• Work order: Print the data that follows again, keeping every line exact.
____________________
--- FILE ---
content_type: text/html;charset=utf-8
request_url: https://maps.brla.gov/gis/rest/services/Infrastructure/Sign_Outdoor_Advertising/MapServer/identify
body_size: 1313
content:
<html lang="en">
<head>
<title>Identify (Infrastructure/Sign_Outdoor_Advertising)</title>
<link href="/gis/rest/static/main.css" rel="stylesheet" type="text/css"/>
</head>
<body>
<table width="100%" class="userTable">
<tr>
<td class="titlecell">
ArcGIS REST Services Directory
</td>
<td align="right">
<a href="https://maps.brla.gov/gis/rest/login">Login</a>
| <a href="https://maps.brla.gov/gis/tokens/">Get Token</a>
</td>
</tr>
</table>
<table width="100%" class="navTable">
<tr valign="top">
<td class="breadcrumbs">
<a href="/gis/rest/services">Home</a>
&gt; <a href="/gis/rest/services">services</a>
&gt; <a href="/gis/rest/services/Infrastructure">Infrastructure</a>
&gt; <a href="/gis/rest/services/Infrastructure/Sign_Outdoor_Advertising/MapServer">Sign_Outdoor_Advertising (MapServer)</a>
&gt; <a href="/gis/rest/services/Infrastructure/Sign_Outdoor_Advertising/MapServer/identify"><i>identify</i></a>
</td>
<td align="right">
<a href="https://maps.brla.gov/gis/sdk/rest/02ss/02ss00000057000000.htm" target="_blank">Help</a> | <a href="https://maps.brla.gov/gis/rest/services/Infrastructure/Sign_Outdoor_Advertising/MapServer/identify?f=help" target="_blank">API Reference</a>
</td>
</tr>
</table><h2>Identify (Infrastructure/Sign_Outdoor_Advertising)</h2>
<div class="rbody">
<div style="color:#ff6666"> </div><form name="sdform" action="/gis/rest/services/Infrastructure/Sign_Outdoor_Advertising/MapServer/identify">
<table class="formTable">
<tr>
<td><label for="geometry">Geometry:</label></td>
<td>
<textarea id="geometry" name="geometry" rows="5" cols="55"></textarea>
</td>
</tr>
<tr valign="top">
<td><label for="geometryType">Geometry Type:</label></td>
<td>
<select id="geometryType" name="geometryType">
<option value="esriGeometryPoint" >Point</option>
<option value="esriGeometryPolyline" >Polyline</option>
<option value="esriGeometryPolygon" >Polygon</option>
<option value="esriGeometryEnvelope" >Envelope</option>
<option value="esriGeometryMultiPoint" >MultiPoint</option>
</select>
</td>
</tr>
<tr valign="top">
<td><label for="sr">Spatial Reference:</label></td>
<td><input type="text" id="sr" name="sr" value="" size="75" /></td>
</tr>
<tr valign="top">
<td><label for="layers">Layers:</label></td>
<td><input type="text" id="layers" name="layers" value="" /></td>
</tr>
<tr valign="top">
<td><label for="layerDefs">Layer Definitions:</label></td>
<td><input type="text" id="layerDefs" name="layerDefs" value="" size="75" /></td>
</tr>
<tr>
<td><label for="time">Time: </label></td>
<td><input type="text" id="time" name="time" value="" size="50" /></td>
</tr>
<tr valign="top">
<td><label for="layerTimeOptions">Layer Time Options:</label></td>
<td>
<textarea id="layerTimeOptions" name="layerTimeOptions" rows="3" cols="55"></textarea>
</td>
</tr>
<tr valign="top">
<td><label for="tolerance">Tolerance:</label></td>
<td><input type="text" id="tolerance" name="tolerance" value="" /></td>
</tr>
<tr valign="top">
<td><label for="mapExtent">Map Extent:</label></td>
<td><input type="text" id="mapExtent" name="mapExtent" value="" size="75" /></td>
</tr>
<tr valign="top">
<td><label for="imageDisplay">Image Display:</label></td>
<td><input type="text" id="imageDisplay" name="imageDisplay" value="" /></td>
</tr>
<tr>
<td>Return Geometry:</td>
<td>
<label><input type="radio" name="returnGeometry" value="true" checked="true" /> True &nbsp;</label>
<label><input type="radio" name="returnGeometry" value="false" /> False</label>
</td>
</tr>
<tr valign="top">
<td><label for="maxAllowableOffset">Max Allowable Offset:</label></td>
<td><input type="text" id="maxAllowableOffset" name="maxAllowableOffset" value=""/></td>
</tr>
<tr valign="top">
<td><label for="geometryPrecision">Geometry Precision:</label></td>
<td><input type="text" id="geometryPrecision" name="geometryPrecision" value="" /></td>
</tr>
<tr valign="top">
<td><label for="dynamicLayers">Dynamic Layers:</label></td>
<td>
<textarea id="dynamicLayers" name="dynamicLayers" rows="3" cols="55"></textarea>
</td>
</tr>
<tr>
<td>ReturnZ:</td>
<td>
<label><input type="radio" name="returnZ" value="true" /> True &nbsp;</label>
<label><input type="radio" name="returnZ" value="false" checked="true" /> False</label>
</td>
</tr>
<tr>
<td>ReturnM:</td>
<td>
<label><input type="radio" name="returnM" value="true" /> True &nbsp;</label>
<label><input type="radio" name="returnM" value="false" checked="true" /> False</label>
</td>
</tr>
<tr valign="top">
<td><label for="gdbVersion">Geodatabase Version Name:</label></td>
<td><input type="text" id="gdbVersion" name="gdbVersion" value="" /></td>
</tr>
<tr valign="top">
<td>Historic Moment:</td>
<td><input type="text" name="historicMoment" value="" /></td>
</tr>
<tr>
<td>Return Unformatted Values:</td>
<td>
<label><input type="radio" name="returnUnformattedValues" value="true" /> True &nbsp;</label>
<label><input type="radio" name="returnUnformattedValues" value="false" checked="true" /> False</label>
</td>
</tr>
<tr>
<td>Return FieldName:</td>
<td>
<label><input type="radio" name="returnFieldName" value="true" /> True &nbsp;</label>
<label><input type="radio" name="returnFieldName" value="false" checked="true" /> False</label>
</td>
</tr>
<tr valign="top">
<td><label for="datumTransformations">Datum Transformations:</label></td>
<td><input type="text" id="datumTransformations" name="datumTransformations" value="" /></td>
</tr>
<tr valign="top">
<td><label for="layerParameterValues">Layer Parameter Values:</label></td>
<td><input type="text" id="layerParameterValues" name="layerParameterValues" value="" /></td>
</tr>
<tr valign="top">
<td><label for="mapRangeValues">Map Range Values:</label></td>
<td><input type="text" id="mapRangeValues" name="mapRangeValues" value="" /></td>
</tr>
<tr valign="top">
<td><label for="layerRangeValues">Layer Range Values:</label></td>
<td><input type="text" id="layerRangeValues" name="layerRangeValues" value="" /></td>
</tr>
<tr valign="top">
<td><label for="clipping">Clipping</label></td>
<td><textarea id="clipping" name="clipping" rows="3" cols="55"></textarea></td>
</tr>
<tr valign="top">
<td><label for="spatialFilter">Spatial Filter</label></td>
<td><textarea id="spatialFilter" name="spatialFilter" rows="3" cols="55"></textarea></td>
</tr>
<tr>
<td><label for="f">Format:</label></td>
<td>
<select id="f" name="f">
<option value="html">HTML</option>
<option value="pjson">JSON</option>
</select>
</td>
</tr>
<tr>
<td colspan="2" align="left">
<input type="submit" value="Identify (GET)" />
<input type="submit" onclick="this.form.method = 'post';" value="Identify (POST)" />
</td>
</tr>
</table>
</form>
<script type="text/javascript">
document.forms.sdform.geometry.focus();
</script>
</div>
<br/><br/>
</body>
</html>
____________________
• Written solution:
--- FILE ---
content_type: text/html;charset=utf-8
request_url: https://maps.brla.gov/gis/rest/services/Infrastructure/Sign_Outdoor_Advertising/MapServer/identify
body_size: 1313
content:
<html lang="en">
<head>
<title>Identify (Infrastructure/Sign_Outdoor_Advertising)</title>
<link href="/gis/rest/static/main.css" rel="stylesheet" type="text/css"/>
</head>
<body>
<table width="100%" class="userTable">
<tr>
<td class="titlecell">
ArcGIS REST Services Directory
</td>
<td align="right">
<a href="https://maps.brla.gov/gis/rest/login">Login</a>
| <a href="https://maps.brla.gov/gis/tokens/">Get Token</a>
</td>
</tr>
</table>
<table width="100%" class="navTable">
<tr valign="top">
<td class="breadcrumbs">
<a href="/gis/rest/services">Home</a>
&gt; <a href="/gis/rest/services">services</a>
&gt; <a href="/gis/rest/services/Infrastructure">Infrastructure</a>
&gt; <a href="/gis/rest/services/Infrastructure/Sign_Outdoor_Advertising/MapServer">Sign_Outdoor_Advertising (MapServer)</a>
&gt; <a href="/gis/rest/services/Infrastructure/Sign_Outdoor_Advertising/MapServer/identify"><i>identify</i></a>
</td>
<td align="right">
<a href="https://maps.brla.gov/gis/sdk/rest/02ss/02ss00000057000000.htm" target="_blank">Help</a> | <a href="https://maps.brla.gov/gis/rest/services/Infrastructure/Sign_Outdoor_Advertising/MapServer/identify?f=help" target="_blank">API Reference</a>
</td>
</tr>
</table><h2>Identify (Infrastructure/Sign_Outdoor_Advertising)</h2>
<div class="rbody">
<div style="color:#ff6666"> </div><form name="sdform" action="/gis/rest/services/Infrastructure/Sign_Outdoor_Advertising/MapServer/identify">
<table class="formTable">
<tr>
<td><label for="geometry">Geometry:</label></td>
<td>
<textarea id="geometry" name="geometry" rows="5" cols="55"></textarea>
</td>
</tr>
<tr valign="top">
<td><label for="geometryType">Geometry Type:</label></td>
<td>
<select id="geometryType" name="geometryType">
<option value="esriGeometryPoint" >Point</option>
<option value="esriGeometryPolyline" >Polyline</option>
<option value="esriGeometryPolygon" >Polygon</option>
<option value="esriGeometryEnvelope" >Envelope</option>
<option value="esriGeometryMultiPoint" >MultiPoint</option>
</select>
</td>
</tr>
<tr valign="top">
<td><label for="sr">Spatial Reference:</label></td>
<td><input type="text" id="sr" name="sr" value="" size="75" /></td>
</tr>
<tr valign="top">
<td><label for="layers">Layers:</label></td>
<td><input type="text" id="layers" name="layers" value="" /></td>
</tr>
<tr valign="top">
<td><label for="layerDefs">Layer Definitions:</label></td>
<td><input type="text" id="layerDefs" name="layerDefs" value="" size="75" /></td>
</tr>
<tr>
<td><label for="time">Time: </label></td>
<td><input type="text" id="time" name="time" value="" size="50" /></td>
</tr>
<tr valign="top">
<td><label for="layerTimeOptions">Layer Time Options:</label></td>
<td>
<textarea id="layerTimeOptions" name="layerTimeOptions" rows="3" cols="55"></textarea>
</td>
</tr>
<tr valign="top">
<td><label for="tolerance">Tolerance:</label></td>
<td><input type="text" id="tolerance" name="tolerance" value="" /></td>
</tr>
<tr valign="top">
<td><label for="mapExtent">Map Extent:</label></td>
<td><input type="text" id="mapExtent" name="mapExtent" value="" size="75" /></td>
</tr>
<tr valign="top">
<td><label for="imageDisplay">Image Display:</label></td>
<td><input type="text" id="imageDisplay" name="imageDisplay" value="" /></td>
</tr>
<tr>
<td>Return Geometry:</td>
<td>
<label><input type="radio" name="returnGeometry" value="true" checked="true" /> True &nbsp;</label>
<label><input type="radio" name="returnGeometry" value="false" /> False</label>
</td>
</tr>
<tr valign="top">
<td><label for="maxAllowableOffset">Max Allowable Offset:</label></td>
<td><input type="text" id="maxAllowableOffset" name="maxAllowableOffset" value=""/></td>
</tr>
<tr valign="top">
<td><label for="geometryPrecision">Geometry Precision:</label></td>
<td><input type="text" id="geometryPrecision" name="geometryPrecision" value="" /></td>
</tr>
<tr valign="top">
<td><label for="dynamicLayers">Dynamic Layers:</label></td>
<td>
<textarea id="dynamicLayers" name="dynamicLayers" rows="3" cols="55"></textarea>
</td>
</tr>
<tr>
<td>ReturnZ:</td>
<td>
<label><input type="radio" name="returnZ" value="true" /> True &nbsp;</label>
<label><input type="radio" name="returnZ" value="false" checked="true" /> False</label>
</td>
</tr>
<tr>
<td>ReturnM:</td>
<td>
<label><input type="radio" name="returnM" value="true" /> True &nbsp;</label>
<label><input type="radio" name="returnM" value="false" checked="true" /> False</label>
</td>
</tr>
<tr valign="top">
<td><label for="gdbVersion">Geodatabase Version Name:</label></td>
<td><input type="text" id="gdbVersion" name="gdbVersion" value="" /></td>
</tr>
<tr valign="top">
<td>Historic Moment:</td>
<td><input type="text" name="historicMoment" value="" /></td>
</tr>
<tr>
<td>Return Unformatted Values:</td>
<td>
<label><input type="radio" name="returnUnformattedValues" value="true" /> True &nbsp;</label>
<label><input type="radio" name="returnUnformattedValues" value="false" checked="true" /> False</label>
</td>
</tr>
<tr>
<td>Return FieldName:</td>
<td>
<label><input type="radio" name="returnFieldName" value="true" /> True &nbsp;</label>
<label><input type="radio" name="returnFieldName" value="false" checked="true" /> False</label>
</td>
</tr>
<tr valign="top">
<td><label for="datumTransformations">Datum Transformations:</label></td>
<td><input type="text" id="datumTransformations" name="datumTransformations" value="" /></td>
</tr>
<tr valign="top">
<td><label for="layerParameterValues">Layer Parameter Values:</label></td>
<td><input type="text" id="layerParameterValues" name="layerParameterValues" value="" /></td>
</tr>
<tr valign="top">
<td><label for="mapRangeValues">Map Range Values:</label></td>
<td><input type="text" id="mapRangeValues" name="mapRangeValues" value="" /></td>
</tr>
<tr valign="top">
<td><label for="layerRangeValues">Layer Range Values:</label></td>
<td><input type="text" id="layerRangeValues" name="layerRangeValues" value="" /></td>
</tr>
<tr valign="top">
<td><label for="clipping">Clipping</label></td>
<td><textarea id="clipping" name="clipping" rows="3" cols="55"></textarea></td>
</tr>
<tr valign="top">
<td><label for="spatialFilter">Spatial Filter</label></td>
<td><textarea id="spatialFilter" name="spatialFilter" rows="3" cols="55"></textarea></td>
</tr>
<tr>
<td><label for="f">Format:</label></td>
<td>
<select id="f" name="f">
<option value="html">HTML</option>
<option value="pjson">JSON</option>
</select>
</td>
</tr>
<tr>
<td colspan="2" align="left">
<input type="submit" value="Identify (GET)" />
<input type="submit" onclick="this.form.method = 'post';" value="Identify (POST)" />
</td>
</tr>
</table>
</form>
<script type="text/javascript">
document.forms.sdform.geometry.focus();
</script>
</div>
<br/><br/>
</body>
</html>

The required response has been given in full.